Locate the line that contains "List the following". Copy it and every following line through the end of the records, exactly, and include nothing else.

-- start of Task material --

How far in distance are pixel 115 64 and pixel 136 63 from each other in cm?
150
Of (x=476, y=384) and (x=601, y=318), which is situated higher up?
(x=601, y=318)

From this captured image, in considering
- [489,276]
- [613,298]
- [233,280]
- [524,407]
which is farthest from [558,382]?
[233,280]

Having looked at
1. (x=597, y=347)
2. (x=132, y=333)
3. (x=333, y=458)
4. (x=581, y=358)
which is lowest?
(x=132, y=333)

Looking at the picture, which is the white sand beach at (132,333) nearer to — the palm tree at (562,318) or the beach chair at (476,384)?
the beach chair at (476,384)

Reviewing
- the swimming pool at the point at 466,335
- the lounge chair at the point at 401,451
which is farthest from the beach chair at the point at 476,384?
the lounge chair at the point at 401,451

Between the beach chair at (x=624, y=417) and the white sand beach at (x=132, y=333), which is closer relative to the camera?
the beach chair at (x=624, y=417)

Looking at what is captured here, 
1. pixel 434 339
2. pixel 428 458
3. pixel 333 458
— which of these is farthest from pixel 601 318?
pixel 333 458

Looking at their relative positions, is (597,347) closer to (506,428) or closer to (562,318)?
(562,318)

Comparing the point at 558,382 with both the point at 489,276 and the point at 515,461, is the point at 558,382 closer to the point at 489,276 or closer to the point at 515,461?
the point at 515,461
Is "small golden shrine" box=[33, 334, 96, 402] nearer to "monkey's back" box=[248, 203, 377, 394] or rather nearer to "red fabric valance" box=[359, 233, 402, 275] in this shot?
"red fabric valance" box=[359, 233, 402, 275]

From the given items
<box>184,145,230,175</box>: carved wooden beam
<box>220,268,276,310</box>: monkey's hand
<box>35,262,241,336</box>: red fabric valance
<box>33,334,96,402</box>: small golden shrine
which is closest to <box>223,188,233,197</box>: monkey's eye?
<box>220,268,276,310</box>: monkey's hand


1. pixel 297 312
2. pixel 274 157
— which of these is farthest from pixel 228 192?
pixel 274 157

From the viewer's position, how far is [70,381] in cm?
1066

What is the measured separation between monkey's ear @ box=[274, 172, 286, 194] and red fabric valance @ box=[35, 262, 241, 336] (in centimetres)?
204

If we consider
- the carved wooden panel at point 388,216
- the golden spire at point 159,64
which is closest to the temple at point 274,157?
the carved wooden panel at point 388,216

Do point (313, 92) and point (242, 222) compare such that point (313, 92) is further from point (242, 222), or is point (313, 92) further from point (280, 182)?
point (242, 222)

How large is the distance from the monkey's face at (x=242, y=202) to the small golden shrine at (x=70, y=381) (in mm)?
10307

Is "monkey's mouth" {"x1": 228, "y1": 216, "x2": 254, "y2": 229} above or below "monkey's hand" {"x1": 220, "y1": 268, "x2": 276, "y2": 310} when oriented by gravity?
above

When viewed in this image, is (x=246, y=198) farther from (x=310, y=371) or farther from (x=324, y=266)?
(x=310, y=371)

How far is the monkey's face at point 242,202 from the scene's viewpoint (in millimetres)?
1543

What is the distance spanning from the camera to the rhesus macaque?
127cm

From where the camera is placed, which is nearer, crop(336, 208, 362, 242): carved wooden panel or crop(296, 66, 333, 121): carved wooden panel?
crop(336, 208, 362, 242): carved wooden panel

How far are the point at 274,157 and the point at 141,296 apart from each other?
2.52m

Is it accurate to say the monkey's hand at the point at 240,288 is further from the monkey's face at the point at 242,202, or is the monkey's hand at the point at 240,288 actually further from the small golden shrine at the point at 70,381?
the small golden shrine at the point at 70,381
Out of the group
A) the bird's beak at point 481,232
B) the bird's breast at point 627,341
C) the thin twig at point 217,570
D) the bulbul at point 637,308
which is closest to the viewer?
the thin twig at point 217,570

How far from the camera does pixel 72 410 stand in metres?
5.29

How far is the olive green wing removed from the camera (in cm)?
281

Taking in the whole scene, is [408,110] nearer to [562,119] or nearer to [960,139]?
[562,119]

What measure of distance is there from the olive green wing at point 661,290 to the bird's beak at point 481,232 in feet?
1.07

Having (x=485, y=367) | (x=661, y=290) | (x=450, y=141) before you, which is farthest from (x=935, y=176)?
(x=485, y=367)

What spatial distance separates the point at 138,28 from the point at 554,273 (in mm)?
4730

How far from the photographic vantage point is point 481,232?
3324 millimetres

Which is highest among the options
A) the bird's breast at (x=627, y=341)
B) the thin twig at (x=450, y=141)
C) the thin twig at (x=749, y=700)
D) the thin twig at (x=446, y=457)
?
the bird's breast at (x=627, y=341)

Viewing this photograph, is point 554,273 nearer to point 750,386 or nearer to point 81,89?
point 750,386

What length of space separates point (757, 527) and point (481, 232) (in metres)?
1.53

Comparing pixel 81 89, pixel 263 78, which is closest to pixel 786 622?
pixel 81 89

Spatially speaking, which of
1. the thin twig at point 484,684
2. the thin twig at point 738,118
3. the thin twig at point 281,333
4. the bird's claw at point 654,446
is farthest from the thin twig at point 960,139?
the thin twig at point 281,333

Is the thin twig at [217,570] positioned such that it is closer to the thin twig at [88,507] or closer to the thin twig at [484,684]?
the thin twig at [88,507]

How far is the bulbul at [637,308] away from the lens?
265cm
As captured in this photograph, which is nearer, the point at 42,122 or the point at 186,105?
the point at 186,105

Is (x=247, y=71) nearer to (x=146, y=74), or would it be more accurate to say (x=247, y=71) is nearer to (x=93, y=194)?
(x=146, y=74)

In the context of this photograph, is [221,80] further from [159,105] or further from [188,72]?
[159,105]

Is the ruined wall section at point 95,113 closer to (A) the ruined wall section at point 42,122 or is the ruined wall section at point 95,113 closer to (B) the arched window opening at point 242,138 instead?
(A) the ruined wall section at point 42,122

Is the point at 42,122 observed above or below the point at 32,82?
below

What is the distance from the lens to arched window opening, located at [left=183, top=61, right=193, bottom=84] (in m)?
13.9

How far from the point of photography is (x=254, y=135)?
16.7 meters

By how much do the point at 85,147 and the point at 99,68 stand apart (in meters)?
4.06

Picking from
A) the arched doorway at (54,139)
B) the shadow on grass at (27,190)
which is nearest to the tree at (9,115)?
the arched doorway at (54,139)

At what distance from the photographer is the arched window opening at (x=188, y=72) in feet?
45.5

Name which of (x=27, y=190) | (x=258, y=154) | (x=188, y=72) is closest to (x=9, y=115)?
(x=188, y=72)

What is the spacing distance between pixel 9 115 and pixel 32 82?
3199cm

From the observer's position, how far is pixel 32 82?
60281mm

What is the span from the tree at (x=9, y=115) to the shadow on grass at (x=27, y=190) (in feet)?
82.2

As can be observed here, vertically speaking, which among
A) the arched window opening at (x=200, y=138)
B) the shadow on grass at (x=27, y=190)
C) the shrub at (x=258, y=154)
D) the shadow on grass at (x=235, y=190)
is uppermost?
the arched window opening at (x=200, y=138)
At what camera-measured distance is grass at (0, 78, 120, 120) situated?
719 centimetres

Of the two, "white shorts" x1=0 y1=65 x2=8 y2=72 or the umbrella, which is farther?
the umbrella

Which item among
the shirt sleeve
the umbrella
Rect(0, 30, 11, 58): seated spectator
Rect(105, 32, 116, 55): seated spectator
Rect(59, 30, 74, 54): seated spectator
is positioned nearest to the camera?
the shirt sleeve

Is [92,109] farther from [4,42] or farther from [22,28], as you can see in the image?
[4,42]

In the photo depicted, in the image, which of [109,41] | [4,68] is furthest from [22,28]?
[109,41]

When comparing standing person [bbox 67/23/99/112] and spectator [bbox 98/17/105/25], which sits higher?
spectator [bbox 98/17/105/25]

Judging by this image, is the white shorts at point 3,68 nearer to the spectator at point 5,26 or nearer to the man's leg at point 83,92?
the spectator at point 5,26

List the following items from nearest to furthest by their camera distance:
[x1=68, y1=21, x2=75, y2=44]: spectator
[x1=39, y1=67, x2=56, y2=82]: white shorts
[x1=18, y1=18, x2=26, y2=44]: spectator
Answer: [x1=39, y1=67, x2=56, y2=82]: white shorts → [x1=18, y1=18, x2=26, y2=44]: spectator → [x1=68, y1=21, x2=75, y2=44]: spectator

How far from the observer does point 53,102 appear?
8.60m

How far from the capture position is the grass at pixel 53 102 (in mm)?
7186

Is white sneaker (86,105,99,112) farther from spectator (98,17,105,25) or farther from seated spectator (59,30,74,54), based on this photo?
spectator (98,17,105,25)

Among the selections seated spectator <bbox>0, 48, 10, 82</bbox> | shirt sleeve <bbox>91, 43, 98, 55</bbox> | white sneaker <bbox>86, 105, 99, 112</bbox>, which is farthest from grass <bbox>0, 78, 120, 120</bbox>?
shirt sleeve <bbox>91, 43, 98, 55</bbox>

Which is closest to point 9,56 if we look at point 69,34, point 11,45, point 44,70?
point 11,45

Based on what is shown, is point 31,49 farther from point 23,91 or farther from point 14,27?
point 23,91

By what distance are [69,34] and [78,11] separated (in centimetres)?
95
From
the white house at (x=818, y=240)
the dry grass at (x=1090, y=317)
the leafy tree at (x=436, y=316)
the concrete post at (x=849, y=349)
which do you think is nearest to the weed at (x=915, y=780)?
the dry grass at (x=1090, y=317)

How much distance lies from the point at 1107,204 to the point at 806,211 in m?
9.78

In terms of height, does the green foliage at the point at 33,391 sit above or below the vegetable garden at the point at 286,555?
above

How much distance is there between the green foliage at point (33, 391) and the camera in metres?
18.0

-- end of Task material --

Expected answer
List the following items from nearest to furthest by their camera distance:
[x1=68, y1=21, x2=75, y2=44]: spectator
[x1=39, y1=67, x2=56, y2=82]: white shorts
[x1=18, y1=18, x2=26, y2=44]: spectator
Answer: [x1=39, y1=67, x2=56, y2=82]: white shorts → [x1=18, y1=18, x2=26, y2=44]: spectator → [x1=68, y1=21, x2=75, y2=44]: spectator

How far from the observer does point 53,102 appear?
8.60m

How far from the capture position is the grass at pixel 53 102 (in mm)?
7186

Is white sneaker (86,105,99,112) farther from spectator (98,17,105,25) or farther from seated spectator (59,30,74,54), based on this photo?
spectator (98,17,105,25)

Among the selections seated spectator <bbox>0, 48, 10, 82</bbox> | shirt sleeve <bbox>91, 43, 98, 55</bbox> | white sneaker <bbox>86, 105, 99, 112</bbox>, which is farthest from grass <bbox>0, 78, 120, 120</bbox>?
shirt sleeve <bbox>91, 43, 98, 55</bbox>

Which is closest to point 9,56 if we look at point 69,34, point 11,45, point 44,70?
point 11,45

Based on what is shown, is point 31,49 farther from point 23,91 or farther from point 14,27?
point 23,91

By what distance are [69,34] and [78,11] separated (in centimetres)?
95
From
the white house at (x=818, y=240)
the dry grass at (x=1090, y=317)
the leafy tree at (x=436, y=316)
the concrete post at (x=849, y=349)
which do you think is nearest to the weed at (x=915, y=780)?
the dry grass at (x=1090, y=317)

How much distance lies from the point at 1107,204 to the point at 806,211 in m?
9.78

In terms of height, does the green foliage at the point at 33,391 sit above or below the vegetable garden at the point at 286,555?
above

How much distance is there between the green foliage at point (33, 391) and the camera in metres?
18.0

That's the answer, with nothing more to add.